Kosmopoles in Bochum: European culture with a Polish focus from the Ruhr area
What is a Kosmopole?
The question of what a Kosmopole actually is, is not so easy to answer. There will be at least as many definitions as there were members in the association, and probably a few more besides. Hidden behind this term is more than just a type of person, it is a concept, a state of mind. The term was coined by the author and essayist Andrzej Bobkowski (1913–2013), perhaps as early as 1960. In that year, he published the Biography of a great Cosmopole (“Biografia wielkiego Kosmopolaka”) in “Kultura”, the Polish exile magazine in Paris. He was talking about Joseph Conrad, who was born a Pole in the Russian Empire but ultimately, living in Great Britain and travelling through Africa and South-East Asia, became one of the most important English language authors of the 19th century. (His “Heart of darkness” was made into the film “Apocalypse Now”.)
The word Kosmopole is made up of kosmopolita and Polak, i.e. cosmopolitan and Pole. But Bobkowski does not just intend it to mean a travelling, worldly person of Polish heritage. Instead, he seems to have found another word for Poles in exile: Joseph Conrad “was, of course, not an Englishman. But he was not quite Polish either. He was a perfect example of a ‘Kosmopole’ and should be seen as such a perfect example.” And indeed it is something that Poles speak about shamefacedly, even though there were so many Kosmopoles, including a few prominent ones. In this context, Bobkowski mentions Frédéric Chopin, for example.
According to Bobkowski, the Kosmopole is a Pole in exile who is no longer completely Polish but is not a true Englishman, American, German, “Ruhri” etc. either. But because of the different associations that he arouses, and the diversity of the Polonia – the Polish community abroad – the term established a precedent. Kosmopoles can be both. They can be people who combine conflicting elements within themselves. They can be both and even more. In 2016, Artur Becker published his volume of essays entitled “Kosmopolen: Auf der Suche nach einem europäischen Zuhause“ [“Cosmopoles: On the lookout for a European home”] For him, Kosmopolen is “a space for relaxation, inspiration and above all a space for retreat”. After the essay was published, Becker also became a member of the Bochumer Initiative which was known to him prior to this.
The Initiative understood the indefinable, multifaceted nature of the term.

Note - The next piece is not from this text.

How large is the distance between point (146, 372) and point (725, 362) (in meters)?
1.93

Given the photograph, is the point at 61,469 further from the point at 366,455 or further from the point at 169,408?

On the one hand, they play down the meaning of the name: “A name is, however, just, and in the best sense, an opener, a key term. It quickly arouses interest and should not be taken too seriously, which is our intention. What Kosmopolen is, was, or will be depends as it always has on our ideas and on the way in which they are actually implemented, in which goals are set. But it depends on the content. “ Then again, this explanation is – paradoxically – at the end of a long derivation of the name on one of the subpages on their website.
The fact that the association chose this name, can be attributed to a conversation between Emanuela Danielewicz and the actor Joachim Król. Danielewicz recalls that he suggested the name when he sat for a portrait with her one day. “We’ll take the name, if you’ll be part of it”, she had said. When Król said, “Of course”, it was a done deal – even when the actor, how has Silesian roots, was later quoted in an interview with the Tagesspiegel as having said: “Just don’t tell anyone where you come from.”
 Andrzej Bobkowski, Biografia wielkiego Kosmopolaka, in: Kultura (1960), 19–32, hier 32.